其の287:超重量級歴史娯楽作「アポカリプト」

 またまたヘビーな作品を(笑)。映画「アポカリプト」(’07)は一風変わった作品だ。「歴史もの」であり、「娯楽作」であり、「残虐映画」でもあり・・・。公開当時は「史実と違う!」という事で一部で騒動になりましたが、この作品の持つ異様な迫力はそれを一蹴して余りあるぞ。


 物語は・・・遠い昔、南米のとある村。人々は狩りに子作りに平穏に暮らしておりました。そんな村へ突如、他部族による侵略の魔の手が!主人公の青年は身重の妻と幼い長男を深い穴の中へ逃がす事になんとか成功したものの、自身は捕まってしまい奴隷のひとりとして彼らの村へ。すると、そこで見た光景は・・・太陽を神と崇め、奴隷の心臓を抜いては神に捧げるおそるべき儀式だった(=そう、彼らは「マヤ文明人」だったのです)。なんとか脱出した彼は追っ手を交わしつつ、妻子を助けるため村を目指す・・・。

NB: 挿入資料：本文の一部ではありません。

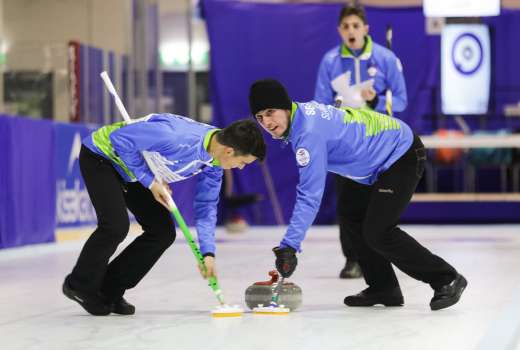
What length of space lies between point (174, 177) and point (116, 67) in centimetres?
785

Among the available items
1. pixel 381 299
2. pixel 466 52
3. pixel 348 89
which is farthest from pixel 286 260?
pixel 466 52

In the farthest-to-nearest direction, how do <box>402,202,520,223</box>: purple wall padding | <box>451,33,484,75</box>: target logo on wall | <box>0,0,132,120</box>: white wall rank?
<box>402,202,520,223</box>: purple wall padding → <box>451,33,484,75</box>: target logo on wall → <box>0,0,132,120</box>: white wall

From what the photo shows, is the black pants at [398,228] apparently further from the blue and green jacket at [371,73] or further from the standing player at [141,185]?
the blue and green jacket at [371,73]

 一口に南米の文明と申しましてもスペイン人の大陸侵略に伴い滅ぼされた「アステカ文明」や「インカ文明」と異なり、「マヤ文明」はいつ、どうして滅んだのかよくわからないのが実情(=すっかり密林に覆われた遺跡群が発見されたのは遥か後年)。だから筆者もボカして年代を書いた次第。ネタばれになるので詳しくは書きませんが、最後●●●●●が現れるのは、そういった意味で間違い。学生さんはこの映画をまんま信じると「世界史」で赤点くらうのでご注意!

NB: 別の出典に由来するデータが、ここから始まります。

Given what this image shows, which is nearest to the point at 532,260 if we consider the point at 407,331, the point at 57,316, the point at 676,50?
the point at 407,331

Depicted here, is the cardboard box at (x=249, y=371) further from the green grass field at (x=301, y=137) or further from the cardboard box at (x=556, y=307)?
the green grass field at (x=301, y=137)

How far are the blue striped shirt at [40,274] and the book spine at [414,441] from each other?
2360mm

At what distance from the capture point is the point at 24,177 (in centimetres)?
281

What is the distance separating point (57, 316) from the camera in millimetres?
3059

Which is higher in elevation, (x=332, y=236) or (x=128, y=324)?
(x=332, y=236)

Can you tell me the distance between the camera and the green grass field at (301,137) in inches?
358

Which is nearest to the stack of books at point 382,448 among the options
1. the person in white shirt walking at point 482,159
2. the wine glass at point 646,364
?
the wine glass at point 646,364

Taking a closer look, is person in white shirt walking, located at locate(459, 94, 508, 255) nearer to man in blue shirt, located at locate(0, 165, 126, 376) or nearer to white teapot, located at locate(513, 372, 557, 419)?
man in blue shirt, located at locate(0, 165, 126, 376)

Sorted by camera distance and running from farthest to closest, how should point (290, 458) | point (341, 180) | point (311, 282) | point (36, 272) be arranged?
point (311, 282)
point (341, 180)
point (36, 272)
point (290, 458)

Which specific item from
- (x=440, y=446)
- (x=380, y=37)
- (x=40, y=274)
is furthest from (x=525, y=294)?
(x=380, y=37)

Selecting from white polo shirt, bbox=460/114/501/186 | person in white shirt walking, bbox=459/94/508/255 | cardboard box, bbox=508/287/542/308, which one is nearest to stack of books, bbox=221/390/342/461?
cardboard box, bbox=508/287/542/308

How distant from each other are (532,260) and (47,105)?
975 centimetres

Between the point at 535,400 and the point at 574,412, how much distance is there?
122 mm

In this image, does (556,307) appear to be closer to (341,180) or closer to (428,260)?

 こんな普通は手を出さないような題材を映画にしたのがメル・ギブソン。勿論、「マッドマックス」、「リーサル・ウェポン」のメルのことよ!彼は近年「監督業」が著しく、前作「パッション」(’04)では私財を投じて「キリスト最後の24時間」を聖書の記述に沿って再現(しかも劇中話す言葉は当時使われていたラテン語アラム語)。中でも鞭打ちシーン(=キリストの皮膚が裂け、尋常ではない血が周囲に飛び散る!)の凄まじさは公開当時問題となった程(ちなみにキリストが磔にされた「ゴルゴダの丘」は「ゴルゴ13」のネーミングの元ネタ)。彼がバリバリのカトリックだったため、バチカンがわざわざ映画の擁護をしたエピソードは有名だ。
 今作もそんなメルの<リアル路線>が徹底的に貫かれてます。言葉は当時の「マヤ語」オンリー。で、マヤ人の「いけにえの儀式」もまんま再現(心臓取ったあとは首チョンパしてピラミッドの上から投げ捨てる)。おかげでエロもないのに日本では「15歳以下観賞禁止」っす。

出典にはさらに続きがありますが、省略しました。